— start of TASK INPUT —

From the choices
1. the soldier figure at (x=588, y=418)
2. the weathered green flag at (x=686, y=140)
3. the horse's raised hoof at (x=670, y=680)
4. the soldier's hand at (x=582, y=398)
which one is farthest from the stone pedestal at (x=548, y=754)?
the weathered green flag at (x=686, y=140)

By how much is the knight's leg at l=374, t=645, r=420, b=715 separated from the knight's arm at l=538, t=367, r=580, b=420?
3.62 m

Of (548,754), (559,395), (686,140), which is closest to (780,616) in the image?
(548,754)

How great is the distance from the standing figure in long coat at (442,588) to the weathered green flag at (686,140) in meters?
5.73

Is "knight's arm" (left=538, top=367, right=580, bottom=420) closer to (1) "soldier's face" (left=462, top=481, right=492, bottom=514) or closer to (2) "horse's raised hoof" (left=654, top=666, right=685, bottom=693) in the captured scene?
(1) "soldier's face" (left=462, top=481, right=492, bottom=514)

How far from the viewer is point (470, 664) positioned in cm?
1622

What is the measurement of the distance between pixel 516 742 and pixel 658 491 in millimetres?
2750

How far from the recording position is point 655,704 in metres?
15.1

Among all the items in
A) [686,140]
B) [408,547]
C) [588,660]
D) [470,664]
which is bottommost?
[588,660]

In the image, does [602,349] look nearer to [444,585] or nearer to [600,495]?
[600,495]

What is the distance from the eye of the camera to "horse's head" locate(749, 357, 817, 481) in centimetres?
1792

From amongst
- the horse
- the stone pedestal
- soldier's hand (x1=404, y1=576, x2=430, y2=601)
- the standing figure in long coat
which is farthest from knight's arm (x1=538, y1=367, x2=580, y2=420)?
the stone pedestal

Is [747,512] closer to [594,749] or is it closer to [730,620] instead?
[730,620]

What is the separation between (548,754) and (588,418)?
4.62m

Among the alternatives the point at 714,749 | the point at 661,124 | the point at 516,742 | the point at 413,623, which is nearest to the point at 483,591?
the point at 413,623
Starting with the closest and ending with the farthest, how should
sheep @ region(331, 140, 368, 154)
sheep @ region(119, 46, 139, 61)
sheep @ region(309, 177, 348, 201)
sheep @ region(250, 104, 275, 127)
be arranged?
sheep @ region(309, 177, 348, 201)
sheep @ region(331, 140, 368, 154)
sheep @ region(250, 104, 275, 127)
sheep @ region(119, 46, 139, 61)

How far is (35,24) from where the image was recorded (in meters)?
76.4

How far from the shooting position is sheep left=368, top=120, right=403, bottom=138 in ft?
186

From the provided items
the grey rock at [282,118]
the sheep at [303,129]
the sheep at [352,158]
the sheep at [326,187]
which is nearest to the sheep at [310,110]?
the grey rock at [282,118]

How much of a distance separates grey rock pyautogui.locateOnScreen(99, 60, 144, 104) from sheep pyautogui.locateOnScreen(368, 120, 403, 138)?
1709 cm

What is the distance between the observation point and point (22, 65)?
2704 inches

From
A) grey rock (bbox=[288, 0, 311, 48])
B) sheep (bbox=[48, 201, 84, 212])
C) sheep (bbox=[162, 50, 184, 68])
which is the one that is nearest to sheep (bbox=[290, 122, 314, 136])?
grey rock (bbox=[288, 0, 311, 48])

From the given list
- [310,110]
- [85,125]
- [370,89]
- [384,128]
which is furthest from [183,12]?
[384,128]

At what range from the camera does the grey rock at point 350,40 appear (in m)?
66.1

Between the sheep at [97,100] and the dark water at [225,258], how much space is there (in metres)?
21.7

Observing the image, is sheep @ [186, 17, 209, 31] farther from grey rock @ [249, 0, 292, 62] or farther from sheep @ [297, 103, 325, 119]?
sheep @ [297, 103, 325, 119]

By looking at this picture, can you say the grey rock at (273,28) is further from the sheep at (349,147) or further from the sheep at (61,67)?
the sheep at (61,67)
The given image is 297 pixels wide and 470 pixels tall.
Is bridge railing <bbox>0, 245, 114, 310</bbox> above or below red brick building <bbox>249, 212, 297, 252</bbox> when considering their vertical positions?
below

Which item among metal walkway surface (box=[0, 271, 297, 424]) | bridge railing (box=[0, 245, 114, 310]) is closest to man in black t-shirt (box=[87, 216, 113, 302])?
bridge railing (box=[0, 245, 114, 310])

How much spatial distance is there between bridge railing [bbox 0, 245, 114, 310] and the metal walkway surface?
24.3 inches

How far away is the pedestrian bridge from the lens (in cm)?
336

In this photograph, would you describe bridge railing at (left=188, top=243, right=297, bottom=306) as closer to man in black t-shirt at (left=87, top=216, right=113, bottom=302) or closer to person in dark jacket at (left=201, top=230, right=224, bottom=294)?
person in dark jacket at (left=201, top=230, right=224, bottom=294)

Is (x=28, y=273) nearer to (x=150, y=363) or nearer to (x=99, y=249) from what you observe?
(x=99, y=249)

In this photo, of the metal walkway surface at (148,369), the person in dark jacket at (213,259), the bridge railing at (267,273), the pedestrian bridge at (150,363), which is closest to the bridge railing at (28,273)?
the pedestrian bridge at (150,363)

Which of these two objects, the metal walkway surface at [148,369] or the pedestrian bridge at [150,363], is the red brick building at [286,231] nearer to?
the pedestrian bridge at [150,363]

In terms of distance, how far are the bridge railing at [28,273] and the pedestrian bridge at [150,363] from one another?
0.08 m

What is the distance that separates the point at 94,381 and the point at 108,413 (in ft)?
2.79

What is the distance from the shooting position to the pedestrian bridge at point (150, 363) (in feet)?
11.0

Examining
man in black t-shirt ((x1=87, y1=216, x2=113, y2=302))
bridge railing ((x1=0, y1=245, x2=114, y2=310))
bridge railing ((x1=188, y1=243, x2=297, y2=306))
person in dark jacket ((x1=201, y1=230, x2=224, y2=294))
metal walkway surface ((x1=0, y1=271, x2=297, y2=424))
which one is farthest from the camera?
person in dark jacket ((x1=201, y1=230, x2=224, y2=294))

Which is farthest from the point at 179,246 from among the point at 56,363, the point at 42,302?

— end of TASK INPUT —

**GIVEN REQUEST**
Rewrite the lines above with "horse's raised hoof" renamed to "raised front hoof" wherever it occurs, changing nothing else.

**REPLY TO THE TASK**
From the choices
1. the soldier figure at (x=588, y=418)
2. the weathered green flag at (x=686, y=140)
3. the raised front hoof at (x=670, y=680)
4. the soldier's hand at (x=582, y=398)
which one is farthest from the stone pedestal at (x=548, y=754)?
the weathered green flag at (x=686, y=140)

By how much is the knight's leg at l=374, t=645, r=420, b=715 separated from the knight's arm at l=538, t=367, r=580, b=420?
3.62 m

Of (548,754), (559,395), (686,140), which is closest to (780,616) in the image?
(548,754)

How great is the distance from the standing figure in long coat at (442,588) to the weathered green flag at (686,140) in meters?
5.73

Is "knight's arm" (left=538, top=367, right=580, bottom=420) closer to (1) "soldier's face" (left=462, top=481, right=492, bottom=514) or closer to (2) "raised front hoof" (left=654, top=666, right=685, bottom=693) in the captured scene?
(1) "soldier's face" (left=462, top=481, right=492, bottom=514)

How far from the viewer is point (470, 664) positioned in cm?
1622

What is the measurement of the distance between pixel 516 742 and pixel 658 491 in millimetres?
2750

How far from the recording position is point 655,704 in metres?
15.1

Among all the items in
A) [686,140]
B) [408,547]
C) [588,660]
D) [470,664]
which is bottommost?
[588,660]

In the image, does [602,349] look nearer to [444,585] or nearer to [600,495]?
[600,495]

What is the distance from the eye of the camera to "horse's head" locate(749, 357, 817, 481) in centimetres?
1792

From amongst
- the horse
- the stone pedestal
- soldier's hand (x1=404, y1=576, x2=430, y2=601)
- the standing figure in long coat
which is farthest from knight's arm (x1=538, y1=367, x2=580, y2=420)?
the stone pedestal

Is [747,512] closer to [594,749] or is it closer to [730,620] instead?
[730,620]

What is the separation between (548,754) and (588,418)?
4.62m

Among the alternatives the point at 714,749 | the point at 661,124 | the point at 516,742 | the point at 413,623, which is nearest to the point at 483,591?
the point at 413,623
Starting with the closest and ending with the farthest, how should
sheep @ region(331, 140, 368, 154)
sheep @ region(119, 46, 139, 61)
sheep @ region(309, 177, 348, 201)
sheep @ region(250, 104, 275, 127)
be arranged?
sheep @ region(309, 177, 348, 201)
sheep @ region(331, 140, 368, 154)
sheep @ region(250, 104, 275, 127)
sheep @ region(119, 46, 139, 61)

How far is (35,24) from where the image was recorded (in meters)?
76.4

How far from the shooting position is sheep left=368, top=120, right=403, bottom=138 in ft?
186

From the provided items
the grey rock at [282,118]
the sheep at [303,129]
the sheep at [352,158]
the sheep at [326,187]
which is nearest to the sheep at [310,110]?
the grey rock at [282,118]

How much of a distance separates grey rock pyautogui.locateOnScreen(99, 60, 144, 104) from sheep pyautogui.locateOnScreen(368, 120, 403, 138)?
1709 cm

What is the distance between the observation point and point (22, 65)?
2704 inches

From
A) grey rock (bbox=[288, 0, 311, 48])
B) sheep (bbox=[48, 201, 84, 212])
C) sheep (bbox=[162, 50, 184, 68])
which is the one that is nearest to sheep (bbox=[290, 122, 314, 136])?
grey rock (bbox=[288, 0, 311, 48])

From the given list
- [310,110]
- [85,125]
- [370,89]
- [384,128]
which is furthest from [183,12]?
[384,128]

At what range from the camera does the grey rock at point 350,40 appear (in m)?
66.1

Between the sheep at [97,100] and the dark water at [225,258], how much space is there (in metres)?
21.7

Observing the image, is sheep @ [186, 17, 209, 31] farther from grey rock @ [249, 0, 292, 62] or farther from sheep @ [297, 103, 325, 119]?
sheep @ [297, 103, 325, 119]

By looking at this picture, can you say the grey rock at (273,28) is further from the sheep at (349,147) or further from the sheep at (61,67)?
the sheep at (61,67)
The given image is 297 pixels wide and 470 pixels tall.
Is bridge railing <bbox>0, 245, 114, 310</bbox> above or below red brick building <bbox>249, 212, 297, 252</bbox> when considering their vertical positions?
below

Which item among metal walkway surface (box=[0, 271, 297, 424]) | bridge railing (box=[0, 245, 114, 310]) is closest to man in black t-shirt (box=[87, 216, 113, 302])?
bridge railing (box=[0, 245, 114, 310])

How much spatial distance is there between bridge railing [bbox 0, 245, 114, 310] and the metal walkway surface?
24.3 inches

How far away is the pedestrian bridge from the lens (in cm)?
336

In this photograph, would you describe bridge railing at (left=188, top=243, right=297, bottom=306) as closer to man in black t-shirt at (left=87, top=216, right=113, bottom=302) or closer to person in dark jacket at (left=201, top=230, right=224, bottom=294)?
person in dark jacket at (left=201, top=230, right=224, bottom=294)

Is (x=28, y=273) nearer to (x=150, y=363) or nearer to (x=99, y=249) from what you observe?
(x=99, y=249)

In this photo, of the metal walkway surface at (148,369), the person in dark jacket at (213,259), the bridge railing at (267,273), the pedestrian bridge at (150,363), which is closest to the bridge railing at (28,273)?
the pedestrian bridge at (150,363)

Which of these two objects, the metal walkway surface at [148,369] or the pedestrian bridge at [150,363], is the red brick building at [286,231] nearer to?
the pedestrian bridge at [150,363]

In terms of distance, how far are the bridge railing at [28,273] and the pedestrian bridge at [150,363] from one another?
0.08 m

What is the distance that separates the point at 94,381 and the point at 108,413 (in ft)?
2.79

What is the distance from the shooting position to the pedestrian bridge at point (150, 363) (in feet)?
11.0

Examining
man in black t-shirt ((x1=87, y1=216, x2=113, y2=302))
bridge railing ((x1=0, y1=245, x2=114, y2=310))
bridge railing ((x1=188, y1=243, x2=297, y2=306))
person in dark jacket ((x1=201, y1=230, x2=224, y2=294))
metal walkway surface ((x1=0, y1=271, x2=297, y2=424))
which one is farthest from the camera?
person in dark jacket ((x1=201, y1=230, x2=224, y2=294))

Which is farthest from the point at 179,246 from among the point at 56,363, the point at 42,302?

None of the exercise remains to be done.